Tuesday, September 26, 2006

Sweet Dreams and Flying Machines in Pieces on the Ground

This post may sound melodramatic.

It's not intended to.

It's just that when someone dies, the thoughts that come flooding in and take over everything are big, rhetorical, and dramatic. I'll take what comes today because I'm too tired of censoring myself.

Jennifer is dead.

Her body was recovered from the helicopter crash site in Nepal. There were no survivors. The flight was only supposed to be 20 minutes and they didn't make it 5. Bad weather. Probably a bad decision was made - a risk was accepted because the distance was short, or maybe there was no place for so many people to sleep that night, or maybe it was something as stupid as they had to get the helicopter back to the army and someone was 'just following orders.

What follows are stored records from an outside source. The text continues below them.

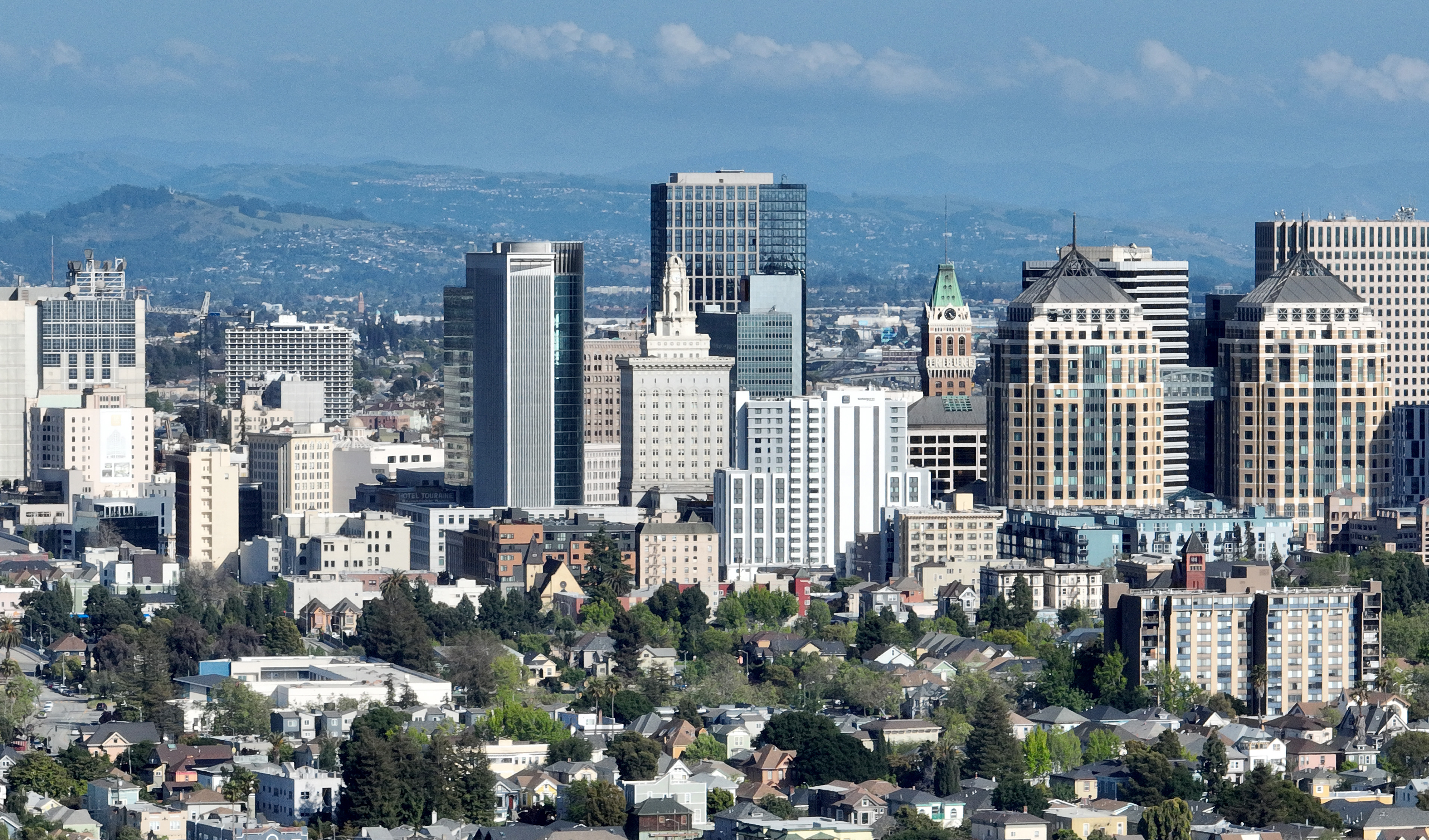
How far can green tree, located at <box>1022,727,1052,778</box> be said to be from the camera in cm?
10881

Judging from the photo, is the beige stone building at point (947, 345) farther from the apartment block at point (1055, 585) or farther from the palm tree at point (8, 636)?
the palm tree at point (8, 636)

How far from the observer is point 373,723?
365 ft

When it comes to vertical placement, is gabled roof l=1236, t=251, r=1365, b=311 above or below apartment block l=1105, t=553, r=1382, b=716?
above

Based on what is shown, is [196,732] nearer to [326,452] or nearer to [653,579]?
[653,579]

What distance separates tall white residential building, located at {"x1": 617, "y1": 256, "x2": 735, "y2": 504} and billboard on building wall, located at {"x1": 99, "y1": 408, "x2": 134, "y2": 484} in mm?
37018

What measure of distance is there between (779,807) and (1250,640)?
2495 centimetres

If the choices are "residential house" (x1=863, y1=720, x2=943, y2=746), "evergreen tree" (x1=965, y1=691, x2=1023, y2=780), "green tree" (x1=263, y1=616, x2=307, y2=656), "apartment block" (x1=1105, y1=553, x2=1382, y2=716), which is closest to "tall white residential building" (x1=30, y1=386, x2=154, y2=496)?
"green tree" (x1=263, y1=616, x2=307, y2=656)

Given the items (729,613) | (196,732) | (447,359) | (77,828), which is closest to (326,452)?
(447,359)

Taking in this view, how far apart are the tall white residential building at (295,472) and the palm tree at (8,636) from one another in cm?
3383

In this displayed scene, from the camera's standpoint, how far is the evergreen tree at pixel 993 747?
10812cm

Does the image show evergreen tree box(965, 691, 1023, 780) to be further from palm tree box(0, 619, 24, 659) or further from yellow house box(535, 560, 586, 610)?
palm tree box(0, 619, 24, 659)

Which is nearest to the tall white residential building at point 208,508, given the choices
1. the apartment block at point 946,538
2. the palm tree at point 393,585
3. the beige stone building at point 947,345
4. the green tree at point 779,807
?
the palm tree at point 393,585

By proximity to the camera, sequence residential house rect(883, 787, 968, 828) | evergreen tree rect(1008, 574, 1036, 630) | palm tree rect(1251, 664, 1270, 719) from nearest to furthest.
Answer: residential house rect(883, 787, 968, 828) → palm tree rect(1251, 664, 1270, 719) → evergreen tree rect(1008, 574, 1036, 630)

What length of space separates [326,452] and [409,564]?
57.2 feet
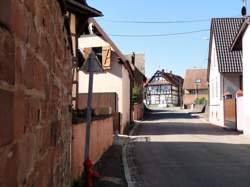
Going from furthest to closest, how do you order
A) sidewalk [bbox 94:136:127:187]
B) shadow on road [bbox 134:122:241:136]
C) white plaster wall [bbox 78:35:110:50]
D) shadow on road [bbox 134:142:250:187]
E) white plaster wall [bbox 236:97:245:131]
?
white plaster wall [bbox 78:35:110:50]
white plaster wall [bbox 236:97:245:131]
shadow on road [bbox 134:122:241:136]
shadow on road [bbox 134:142:250:187]
sidewalk [bbox 94:136:127:187]

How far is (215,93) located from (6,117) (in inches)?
1558

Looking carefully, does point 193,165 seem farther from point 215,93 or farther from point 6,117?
point 215,93

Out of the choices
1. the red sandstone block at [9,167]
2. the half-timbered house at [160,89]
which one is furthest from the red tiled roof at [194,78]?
the red sandstone block at [9,167]

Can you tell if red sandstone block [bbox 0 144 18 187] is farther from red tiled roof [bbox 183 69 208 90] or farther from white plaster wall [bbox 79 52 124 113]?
red tiled roof [bbox 183 69 208 90]

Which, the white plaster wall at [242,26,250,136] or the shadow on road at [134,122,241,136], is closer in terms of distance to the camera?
the white plaster wall at [242,26,250,136]

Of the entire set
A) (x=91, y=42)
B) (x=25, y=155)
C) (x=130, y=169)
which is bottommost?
(x=130, y=169)

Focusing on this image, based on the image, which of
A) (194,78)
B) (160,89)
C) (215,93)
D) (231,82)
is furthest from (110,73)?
(160,89)

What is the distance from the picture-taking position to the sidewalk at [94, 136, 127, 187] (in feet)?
33.7

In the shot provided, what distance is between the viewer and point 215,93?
40.8 meters

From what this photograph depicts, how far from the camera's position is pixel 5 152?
6.95ft

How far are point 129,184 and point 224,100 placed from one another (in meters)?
24.4

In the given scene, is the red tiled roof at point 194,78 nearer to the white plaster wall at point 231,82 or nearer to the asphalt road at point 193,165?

Anyway, they hit a mountain.

The cliche things that come to mind are to do with the pointlessness of it, how desperately sad and tragic it is, and that it makes me think about my own life. The conclusions I'm drawing about it aren't entirely compatible with how I currently find myself live it. Another cliche: words can't express any of this properly. I'm experiencing the news of her death as a physical, emotional, spirtual melancholy. These words... are nothing much.

Jennifer was lovely and amazing. She was the sort of person that I want to be. She lived her life in a way that, if more people lived like that (myself included), we'd have a lot more gardens, well run schools, species walking around the planet, clean air, healthy food, and healthy people. Her
obituary from the WWF website is here:

Jennifer Headley

Jenn worked as the WWF-UK’s Coordinator for Himalaya/South Asia Programme.

She joined WWF-UK in August 2003. Prior to this, Jenn had worked with the Canadian government in Alaska, and in Nepal for two years, one of which was with WWF-Nepal supporting species conservation.

She was based in Nepal in her current role, focused on community-based conservation in the Eastern Himalayas,
since November 2005.

Jenn had a Bachelors Degree in Political Science & Philosophy from McMaster University in Canada, where she was the recipient of the McMaster Chancellor’s Scholarship and Director’s Award for Dedication to Residence Government. She also held a Masters Degree in Public Administration (M.P.A.) from Queen’s University, Kingston, Canada, 1996, where she received the Queen’s University Graduate Award.

Jennifer was an important part of the WWF Nepal family where she lent her
expertise and supported important initiatives in the region.

She was a Canadian national who is survived by her parents and two sisters.

What it doesn't say is that she danced with an air of freedom, that people were drawn to her because of how good it felt to be with someone so kind and comfortable, that she lived the moments of her life, that she had a really neat way of clapping, and that she had a warm and wonderful smile and laugh that I'm sure so many of us who are mourning her death have a clear image of right now. As for me, I will always imagine Jenn the way she was the last time we parted... young, beautiful, healthy, wearing an indian cotton shirt, hair clean and shiny, smiling broadly, and saying 'travel safely. See you somewhere in the world'.

The helicopter that crashed was carrying some impressive people. They were the sort of people who thought about a world well beyond themselves. The sort of people who express their care for the world in a way that people like, well, most of the rest of us, don't. They were the sort of people this world needs a lot more of.

Today a friend from Canada said this:


Reading the bio's it makes me sad that we have lost such a remarkable group of people.

Sometimes I wonder what I am doing with my life that my main focus is trying to help a bunch of old geezers in Brazil and Belgium make a whole lot more money than they made last year.

And Christine said this:

Maybe she had already fullfilled her goal in life.

This really makes me think. The idea that Jennifer may have already fulfilled her goals is the only way that any of this makes sense to me.

There's more to say but it will have to wait.